EUR/GBP Daily Outlook

Daily Pivots: (S1) 0.8693; (P) 0.8710; (R1) 0.8719; More…

EUR/GBP is still extending the consolidation pattern form 0.8740 and intraday bias remains neutral. As long as 0.8675 support holds, further rise remains mildly in favor. On the upside, break of 0.8740 will resume the rally from 0.8610 to 0.8788 resistance. However, firm break of 0.8675 will turn bias back to the downside for retesting 0.8610 low instead.

In the bigger picture, strong support was seen again from 38.2% retracement of 0.8821 to 0.8863 at 0.8618. Break of 0.8788 resistance will argue that larger rise from 0.8221 might be ready to resume through 0.8863 (2025 high). Nevertheless, sustained trading below 0.8618 should confirm bearish reversal, and bring deeper fall to 61.8% retracement at 0.8466 at least.

EUR/AUD Daily Outlook

Daily Pivots: (S1) 1.6394; (P) 1.6440; (R1) 1.6467; More...

Despite loss of downward momentum, further fall is still expected in EUR/AUD with 1.6667 resistance intact. Decline from 1.6842 should target a retest on 1.6125 low. Firm break there will resume whole down trend from 1.8554 to 1.5913 fibonacci level next. However, break of 1.6667 will turn bias back to the upside for 1.6842 resistance instead.

In the bigger picture, fall from 1.8554 (2025 high) is in progress and deeper decline should be seen to 61.8% retracement of 1.4281 to 1.8554 at 1.5913, which is slightly below 1.5963 structural support. Decisive break there will pave the way back to 1.4281 (2022 low). For now, risk will stay on the downside as long as 55 W EMA (now at 1.7131) holds, even in case of strong rebound.

EUR/CHF Daily Outlook

Daily Pivots: (S1) 0.9156; (P) 0.9183; (R1) 0.9202; More....

EUR/CHF is still holding inside range of 0.9155/9264. Intraday bias remains neutral and further rise is in favor. Firm break of 0.9264 will resume the rise from 0.8979 to 0.9394 resistance next. However, break of 0.9155 will turn bias back to the downside for deeper pullback.

In the bigger picture, considering bullish convergence condition in W MACD, a medium term bottom should be in place at 0.8979. Sustained trading above 55 W EMA (now at 0.9280) will add more credence to this case. Further break of 0.9394 resistance will pave the way to 0.9660 resistance next. However rejection by the 55 W EMA will set up another fall through 0.8979 low at a later stage.

USD/CAD Daily Outlook

Daily Pivots: (S1) 1.3616; (P) 1.3664; (R1) 1.3693; More...
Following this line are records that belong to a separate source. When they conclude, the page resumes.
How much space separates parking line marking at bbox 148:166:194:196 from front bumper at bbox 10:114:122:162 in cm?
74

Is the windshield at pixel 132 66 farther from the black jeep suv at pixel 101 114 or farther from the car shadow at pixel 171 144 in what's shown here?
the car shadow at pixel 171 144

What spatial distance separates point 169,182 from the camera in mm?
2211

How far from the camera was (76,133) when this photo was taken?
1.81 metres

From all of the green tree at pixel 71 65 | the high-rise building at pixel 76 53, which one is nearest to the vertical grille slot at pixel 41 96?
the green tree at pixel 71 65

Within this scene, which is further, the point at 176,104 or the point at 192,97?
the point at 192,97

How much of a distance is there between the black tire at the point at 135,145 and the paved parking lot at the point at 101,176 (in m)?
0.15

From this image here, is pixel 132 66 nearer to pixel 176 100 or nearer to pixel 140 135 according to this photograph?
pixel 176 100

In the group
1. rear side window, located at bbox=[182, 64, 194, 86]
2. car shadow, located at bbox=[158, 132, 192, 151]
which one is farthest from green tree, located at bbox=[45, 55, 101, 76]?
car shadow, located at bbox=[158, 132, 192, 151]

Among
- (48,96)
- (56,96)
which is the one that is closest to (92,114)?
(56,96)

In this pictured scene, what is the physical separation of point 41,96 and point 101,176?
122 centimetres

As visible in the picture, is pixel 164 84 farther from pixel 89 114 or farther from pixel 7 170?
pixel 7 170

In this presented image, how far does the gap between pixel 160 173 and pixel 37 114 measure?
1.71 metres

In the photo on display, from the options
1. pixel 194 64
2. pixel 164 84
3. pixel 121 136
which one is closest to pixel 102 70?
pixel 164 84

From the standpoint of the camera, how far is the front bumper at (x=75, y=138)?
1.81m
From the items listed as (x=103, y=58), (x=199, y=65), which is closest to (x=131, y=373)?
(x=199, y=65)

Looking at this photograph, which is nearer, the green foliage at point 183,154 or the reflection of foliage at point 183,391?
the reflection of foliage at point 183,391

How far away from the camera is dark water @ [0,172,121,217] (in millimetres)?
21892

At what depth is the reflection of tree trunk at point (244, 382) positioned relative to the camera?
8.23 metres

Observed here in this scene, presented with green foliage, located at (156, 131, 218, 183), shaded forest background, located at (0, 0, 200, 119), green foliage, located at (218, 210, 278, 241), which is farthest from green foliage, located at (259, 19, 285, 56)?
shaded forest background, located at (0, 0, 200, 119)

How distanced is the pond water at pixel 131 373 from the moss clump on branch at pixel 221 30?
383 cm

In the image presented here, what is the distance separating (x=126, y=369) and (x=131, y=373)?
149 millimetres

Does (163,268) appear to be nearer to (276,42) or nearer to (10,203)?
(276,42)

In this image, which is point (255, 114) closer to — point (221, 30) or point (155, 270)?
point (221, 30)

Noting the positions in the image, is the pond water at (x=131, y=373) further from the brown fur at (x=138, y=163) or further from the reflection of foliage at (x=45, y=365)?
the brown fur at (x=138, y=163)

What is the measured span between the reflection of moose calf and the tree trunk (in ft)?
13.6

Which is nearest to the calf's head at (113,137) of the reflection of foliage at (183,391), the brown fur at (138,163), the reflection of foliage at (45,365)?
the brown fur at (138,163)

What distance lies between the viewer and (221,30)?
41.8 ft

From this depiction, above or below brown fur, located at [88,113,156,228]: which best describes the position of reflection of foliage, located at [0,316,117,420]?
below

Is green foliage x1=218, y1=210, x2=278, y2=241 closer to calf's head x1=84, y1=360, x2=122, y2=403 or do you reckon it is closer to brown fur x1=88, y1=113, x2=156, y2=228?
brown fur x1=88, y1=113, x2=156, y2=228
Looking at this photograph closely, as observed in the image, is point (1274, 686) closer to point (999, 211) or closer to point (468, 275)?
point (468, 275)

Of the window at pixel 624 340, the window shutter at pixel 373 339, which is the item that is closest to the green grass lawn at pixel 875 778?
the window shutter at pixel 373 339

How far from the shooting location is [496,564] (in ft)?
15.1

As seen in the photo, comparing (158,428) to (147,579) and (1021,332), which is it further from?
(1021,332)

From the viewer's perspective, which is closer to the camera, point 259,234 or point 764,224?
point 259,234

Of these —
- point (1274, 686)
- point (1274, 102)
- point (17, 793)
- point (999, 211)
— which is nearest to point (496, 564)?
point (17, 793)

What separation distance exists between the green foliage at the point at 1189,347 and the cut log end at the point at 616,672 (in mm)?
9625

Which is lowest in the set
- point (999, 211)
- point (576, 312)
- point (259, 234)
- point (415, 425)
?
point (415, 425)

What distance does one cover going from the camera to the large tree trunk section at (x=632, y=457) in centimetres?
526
USD/CAD's fall from 1.3965 resumed after brief consolidations and intraday bias is back on the downside. Sustained trading below 61.8% retracement of 1.3480 to 1.3965 at 1.3665 will pave the way to retest 1.3480 low. On the upside, above 1.3708 minor resistance will turn intraday bias neutral again first.

In the bigger picture, price actions from 1.4791 are seen as a corrective pattern to the whole up trend from 1.2005 (2021 low). Deeper fall could be seen, as the pattern extends, to 61.8% retracement of 1.2005 to 1.4791 at 1.3069. However, decisive break of 38.2% retracement of 1.4791 to 1.3480 at 1.3981 will argue that the correction has completed with three waves down to 1.3480 already. Further break of 1.4139 will confirm and bring retest of 1.4791 high.